La enfermedad suele evolucionar sin problemas hacia la curación, produciéndose la recuperación total entre tres y siete días después del inicio de la misma; en algunos casos la tos y el malestar general se pueden prolongar durante una o dos semanas más.

Complicaciones de la gripe

En general, la gripe no requiere asistencia médica, sin embargo, si se presenta alguno de los siguientes síntomas es indispensable realizar una consulta médica: fiebre elevada persistente, dificultad para respirar, dolor en el pecho, piel de color azulado, mareos, confusión, hipotensión arterial.
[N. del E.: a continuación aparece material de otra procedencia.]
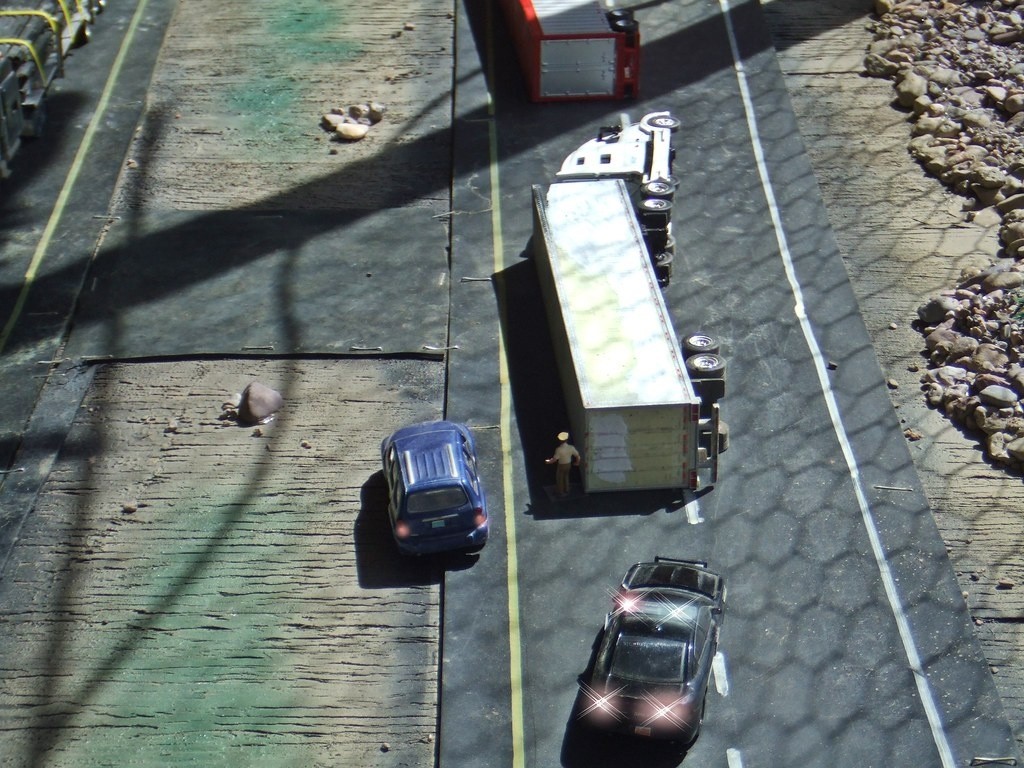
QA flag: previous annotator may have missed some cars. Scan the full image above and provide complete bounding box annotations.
[576,556,726,754]
[376,416,489,559]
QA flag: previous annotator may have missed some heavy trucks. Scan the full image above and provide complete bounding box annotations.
[524,107,730,506]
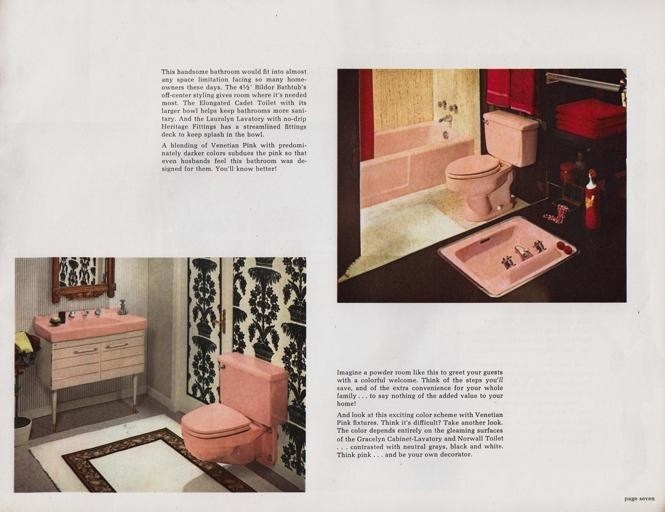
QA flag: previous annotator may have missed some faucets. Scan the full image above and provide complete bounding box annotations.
[118,299,128,314]
[83,310,90,316]
[514,244,534,261]
[439,112,453,123]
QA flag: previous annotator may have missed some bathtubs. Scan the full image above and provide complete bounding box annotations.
[360,119,474,209]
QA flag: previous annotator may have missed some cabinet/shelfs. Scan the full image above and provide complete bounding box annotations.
[34,329,145,435]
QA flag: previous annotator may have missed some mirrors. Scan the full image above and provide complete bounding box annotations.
[53,258,116,304]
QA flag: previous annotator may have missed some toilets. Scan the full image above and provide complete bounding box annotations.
[181,353,290,468]
[445,107,539,222]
La gripe puede complicarse produciendo neumonía viral primaria o neumonía por sobreinfección bacteriana:

  • La neumonía viral primaria es poco frecuente en la gripe estacional, aunque es la más común en la pandémica. Surge rápidamente entre los tres y cinco días del inicio de la enfermedad, generalmente en pacientes con enfermedades pulmonares obstructivas, cardiopatías, obesidad mórbida, o en mujeres embarazadas.
  • La neumonía secundaria bacteriana se produce cuando los síntomas de la gripe empiezan a mejorar, presentándose en personas mayores durante la gripe estacional, especialmente en aquellas con enfermedades crónicas. Su causa es la infección por bacterias como neumococo, estafilococo u otras.

Además de las anteriores, también pueden presentarse complicaciones, aunque muy poco frecuentes, como: miocarditis, pericarditis, encefalitis y síndrome de Guillain Barré.